Your goal:
Render every line of the entries below as a Markdown table with two columns, Row and Text. Put each line's number under Row and the line itself under Text, and leave out blank lines.
[BEGIN]
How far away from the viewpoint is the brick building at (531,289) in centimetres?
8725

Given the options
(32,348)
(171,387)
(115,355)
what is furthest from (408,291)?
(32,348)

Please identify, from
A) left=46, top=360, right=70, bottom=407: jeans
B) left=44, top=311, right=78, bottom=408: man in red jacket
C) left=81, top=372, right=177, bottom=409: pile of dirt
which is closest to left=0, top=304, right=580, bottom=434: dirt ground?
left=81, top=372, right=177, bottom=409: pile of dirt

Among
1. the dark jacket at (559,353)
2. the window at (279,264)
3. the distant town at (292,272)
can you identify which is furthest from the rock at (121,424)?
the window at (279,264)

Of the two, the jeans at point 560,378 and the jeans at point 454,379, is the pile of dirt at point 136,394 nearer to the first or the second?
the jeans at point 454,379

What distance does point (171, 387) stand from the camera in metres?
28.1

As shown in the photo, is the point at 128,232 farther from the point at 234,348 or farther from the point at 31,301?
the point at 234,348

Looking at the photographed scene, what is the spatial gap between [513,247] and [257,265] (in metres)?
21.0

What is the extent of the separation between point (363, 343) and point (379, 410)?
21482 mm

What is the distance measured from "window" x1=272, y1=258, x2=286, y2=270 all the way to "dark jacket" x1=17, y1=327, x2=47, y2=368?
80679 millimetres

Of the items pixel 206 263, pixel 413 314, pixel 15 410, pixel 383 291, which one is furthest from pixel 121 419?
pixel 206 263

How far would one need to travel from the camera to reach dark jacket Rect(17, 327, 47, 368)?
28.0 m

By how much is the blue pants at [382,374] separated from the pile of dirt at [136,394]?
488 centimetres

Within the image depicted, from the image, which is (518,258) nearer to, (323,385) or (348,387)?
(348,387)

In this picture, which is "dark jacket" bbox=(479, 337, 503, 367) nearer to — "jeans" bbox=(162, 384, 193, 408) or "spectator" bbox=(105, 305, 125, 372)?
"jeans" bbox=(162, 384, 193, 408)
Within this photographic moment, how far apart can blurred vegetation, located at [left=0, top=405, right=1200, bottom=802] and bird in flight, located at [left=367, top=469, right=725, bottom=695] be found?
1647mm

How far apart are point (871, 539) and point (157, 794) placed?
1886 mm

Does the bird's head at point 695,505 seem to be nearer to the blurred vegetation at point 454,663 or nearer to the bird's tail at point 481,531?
[END]
Expected answer:
| Row | Text |
|---|---|
| 1 | How far away from the viewpoint is the brick building at (531,289) in centimetres? |
| 2 | 8725 |
| 3 | Given the options |
| 4 | (32,348) |
| 5 | (171,387) |
| 6 | (115,355) |
| 7 | what is furthest from (408,291)? |
| 8 | (32,348) |
| 9 | Please identify, from |
| 10 | A) left=46, top=360, right=70, bottom=407: jeans |
| 11 | B) left=44, top=311, right=78, bottom=408: man in red jacket |
| 12 | C) left=81, top=372, right=177, bottom=409: pile of dirt |
| 13 | which is closest to left=0, top=304, right=580, bottom=434: dirt ground? |
| 14 | left=81, top=372, right=177, bottom=409: pile of dirt |
| 15 | Among |
| 16 | 1. the dark jacket at (559,353) |
| 17 | 2. the window at (279,264) |
| 18 | 3. the distant town at (292,272) |
| 19 | can you identify which is furthest from the rock at (121,424)? |
| 20 | the window at (279,264) |
| 21 | Of the two, the jeans at point 560,378 and the jeans at point 454,379, is the pile of dirt at point 136,394 nearer to the first or the second? |
| 22 | the jeans at point 454,379 |
| 23 | What distance does point (171, 387) stand from the camera in metres? |
| 24 | 28.1 |
| 25 | As shown in the photo, is the point at 128,232 farther from the point at 234,348 or farther from the point at 31,301? |
| 26 | the point at 234,348 |
| 27 | Looking at the photographed scene, what is the spatial gap between [513,247] and [257,265] (in metres)? |
| 28 | 21.0 |
| 29 | What is the extent of the separation between point (363, 343) and point (379, 410)? |
| 30 | 21482 mm |
| 31 | What is the distance measured from "window" x1=272, y1=258, x2=286, y2=270 all the way to "dark jacket" x1=17, y1=327, x2=47, y2=368? |
| 32 | 80679 millimetres |
| 33 | Of the items pixel 206 263, pixel 413 314, pixel 15 410, pixel 383 291, which one is furthest from pixel 121 419? |
| 34 | pixel 206 263 |
| 35 | How far would one need to travel from the camera to reach dark jacket Rect(17, 327, 47, 368)? |
| 36 | 28.0 m |
| 37 | By how much is the blue pants at [382,374] separated from the pile of dirt at [136,394]? |
| 38 | 488 centimetres |
| 39 | Within the image depicted, from the image, which is (518,258) nearer to, (323,385) or (348,387)? |
| 40 | (348,387) |
| 41 | In this picture, which is "dark jacket" bbox=(479, 337, 503, 367) nearer to — "jeans" bbox=(162, 384, 193, 408) or "spectator" bbox=(105, 305, 125, 372)? |
| 42 | "jeans" bbox=(162, 384, 193, 408) |
| 43 | Within this photographic moment, how far apart can blurred vegetation, located at [left=0, top=405, right=1200, bottom=802] and bird in flight, located at [left=367, top=469, right=725, bottom=695] be found? |
| 44 | 1647mm |
| 45 | How far apart are point (871, 539) and point (157, 794) placed? |
| 46 | 1886 mm |
| 47 | Does the bird's head at point 695,505 seem to be nearer to the blurred vegetation at point 454,663 or nearer to the bird's tail at point 481,531? |